Die Welt ist aus den Fugen. Es herrschen Krieg, Chaos, Ungleichheit und Ausbeutung, extreme Wetterwechsel; doch der wahre Held findet in jeder Lebenslage eine Lösung und für alles eine Erklärung. Und zieht sich – samt Pferd, das auch sonst viel durchzumachen hat – am eigenen Zopf aus dem tiefsten Sumpf.

Nach allem, also dem wenigen, was von Hieronymus Carl Friedrich von Münchhausen verbürgt ist, der am 11. Mai 1720 zur Welt kam, war er im wirklichen Leben kein großer Held. Ein Landadeliger, der zunächst als Page eines an den Zarinnenhof verheirateten Braunschweiger Prinzen und einige Jahre als Offizier in der russischen Armee diente und sich anschließend auf sein Gut im niedersächsischen Bodenwerder zurückzog. Bemerkenswert an seiner Biografie sind allenfalls die langwierigen Erbstreitigkeiten mit einem seiner Brüder, seine spektakulär scheiternde zweite Ehe mit einer mehr als fünfzig Jahre jüngeren Frau sowie eine Neigung zu überdurchschnittlich dreister Prahlerei mit seinen Auslandserfahrungen und Jagderfolgen. Und dass er erleben musste, wie eine literarische Figur seines Namens so rasant an Popularität gewann, dass er sein Ansehen, auch seine Glaubwürdigkeit im Scheidungsprozess gefährdet sah.

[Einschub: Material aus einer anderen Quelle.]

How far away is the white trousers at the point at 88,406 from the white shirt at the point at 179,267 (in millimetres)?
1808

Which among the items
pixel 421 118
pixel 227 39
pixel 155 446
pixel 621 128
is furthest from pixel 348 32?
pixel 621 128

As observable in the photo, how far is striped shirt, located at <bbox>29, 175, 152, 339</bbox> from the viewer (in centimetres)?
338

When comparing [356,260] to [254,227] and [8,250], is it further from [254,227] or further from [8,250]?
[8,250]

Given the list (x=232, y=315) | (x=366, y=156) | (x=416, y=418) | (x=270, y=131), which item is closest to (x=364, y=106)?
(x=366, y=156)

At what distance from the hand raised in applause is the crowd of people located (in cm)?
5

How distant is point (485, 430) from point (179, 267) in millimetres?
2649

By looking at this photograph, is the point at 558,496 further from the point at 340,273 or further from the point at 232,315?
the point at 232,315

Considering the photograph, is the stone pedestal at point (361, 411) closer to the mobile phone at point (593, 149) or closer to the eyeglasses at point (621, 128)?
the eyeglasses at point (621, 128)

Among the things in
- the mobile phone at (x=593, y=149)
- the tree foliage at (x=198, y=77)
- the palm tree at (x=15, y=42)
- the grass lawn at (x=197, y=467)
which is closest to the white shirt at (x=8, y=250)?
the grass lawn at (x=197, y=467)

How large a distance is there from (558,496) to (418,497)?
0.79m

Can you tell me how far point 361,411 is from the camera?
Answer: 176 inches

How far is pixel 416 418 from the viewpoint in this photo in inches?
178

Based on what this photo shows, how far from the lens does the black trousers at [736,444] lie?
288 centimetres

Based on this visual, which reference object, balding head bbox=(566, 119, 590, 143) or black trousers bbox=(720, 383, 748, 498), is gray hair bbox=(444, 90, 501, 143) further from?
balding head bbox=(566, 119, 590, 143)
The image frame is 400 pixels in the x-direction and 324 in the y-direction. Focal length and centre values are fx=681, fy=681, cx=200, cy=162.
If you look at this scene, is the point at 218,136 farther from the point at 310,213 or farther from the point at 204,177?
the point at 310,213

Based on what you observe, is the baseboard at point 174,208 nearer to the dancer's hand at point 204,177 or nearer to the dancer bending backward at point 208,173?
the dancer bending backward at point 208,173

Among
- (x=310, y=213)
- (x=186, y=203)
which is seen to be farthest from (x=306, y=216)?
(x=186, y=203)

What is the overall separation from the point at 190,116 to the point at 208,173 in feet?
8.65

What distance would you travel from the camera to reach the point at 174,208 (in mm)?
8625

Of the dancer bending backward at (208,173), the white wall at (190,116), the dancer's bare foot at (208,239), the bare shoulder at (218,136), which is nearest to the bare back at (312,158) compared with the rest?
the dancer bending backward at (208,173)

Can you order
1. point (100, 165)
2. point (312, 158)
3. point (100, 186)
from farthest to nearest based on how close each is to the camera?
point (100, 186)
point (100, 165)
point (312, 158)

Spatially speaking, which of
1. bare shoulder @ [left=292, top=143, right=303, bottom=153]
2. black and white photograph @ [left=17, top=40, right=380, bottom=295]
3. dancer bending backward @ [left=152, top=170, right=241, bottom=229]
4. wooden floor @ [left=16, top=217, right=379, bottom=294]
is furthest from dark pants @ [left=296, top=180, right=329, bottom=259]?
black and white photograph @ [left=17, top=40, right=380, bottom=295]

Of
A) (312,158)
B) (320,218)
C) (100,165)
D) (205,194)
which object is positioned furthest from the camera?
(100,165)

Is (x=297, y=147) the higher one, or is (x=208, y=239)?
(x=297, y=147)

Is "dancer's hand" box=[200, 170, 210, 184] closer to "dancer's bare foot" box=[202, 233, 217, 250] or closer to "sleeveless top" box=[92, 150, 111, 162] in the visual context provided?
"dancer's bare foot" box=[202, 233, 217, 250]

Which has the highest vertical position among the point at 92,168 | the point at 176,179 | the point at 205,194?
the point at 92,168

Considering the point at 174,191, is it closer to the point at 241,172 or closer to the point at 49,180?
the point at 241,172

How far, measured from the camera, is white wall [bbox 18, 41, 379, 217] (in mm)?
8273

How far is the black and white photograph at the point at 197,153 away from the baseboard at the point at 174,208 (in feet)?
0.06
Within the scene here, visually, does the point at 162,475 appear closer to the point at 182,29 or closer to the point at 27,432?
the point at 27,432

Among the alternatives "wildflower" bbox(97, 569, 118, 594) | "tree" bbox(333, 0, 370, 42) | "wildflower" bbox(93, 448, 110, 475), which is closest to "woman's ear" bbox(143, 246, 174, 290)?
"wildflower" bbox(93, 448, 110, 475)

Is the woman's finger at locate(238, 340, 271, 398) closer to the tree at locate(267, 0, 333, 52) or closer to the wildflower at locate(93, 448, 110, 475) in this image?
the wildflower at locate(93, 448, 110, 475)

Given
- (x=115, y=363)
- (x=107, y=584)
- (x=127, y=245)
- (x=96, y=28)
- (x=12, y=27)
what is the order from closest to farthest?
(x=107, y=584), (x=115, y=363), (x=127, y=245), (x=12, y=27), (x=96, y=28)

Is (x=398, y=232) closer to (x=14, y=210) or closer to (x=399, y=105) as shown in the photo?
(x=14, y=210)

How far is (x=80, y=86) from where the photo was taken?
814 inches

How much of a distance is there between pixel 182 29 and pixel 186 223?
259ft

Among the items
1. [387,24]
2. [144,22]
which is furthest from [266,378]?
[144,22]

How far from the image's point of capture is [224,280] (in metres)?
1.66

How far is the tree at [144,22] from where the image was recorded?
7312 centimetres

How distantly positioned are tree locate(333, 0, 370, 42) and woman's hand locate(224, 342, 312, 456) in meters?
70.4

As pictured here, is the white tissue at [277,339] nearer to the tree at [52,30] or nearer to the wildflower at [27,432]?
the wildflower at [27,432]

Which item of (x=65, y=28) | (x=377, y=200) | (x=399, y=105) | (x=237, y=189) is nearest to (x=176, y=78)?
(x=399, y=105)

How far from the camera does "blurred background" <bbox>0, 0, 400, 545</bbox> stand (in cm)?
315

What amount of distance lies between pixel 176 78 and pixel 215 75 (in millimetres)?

Die ersten „Münchhausen“-Geschichten wurden anonym publiziert. 1781 erschien eine Sammlung pointierter Anekdoten in einem Almanach, 1785 kam in London ein schmaler Band auf Englisch heraus, „Baron Munchausen's Narrative of his Marvellous Travels and Campaigns in Russia“, dem bereits ein knappes Jahr später eine bearbeitete und erweiterte deutsche Ausgabe folgte. Danach gab es kaum noch ein Halten. Neuauflagen, Übersetzungen, Kinderbuchfassungen und immer wieder Ergänzungsbände: Fast alles, was in der Weltliteratur seit der Antike an Lügengeschichten kursiert, wurde als Münchhausiade recycelt.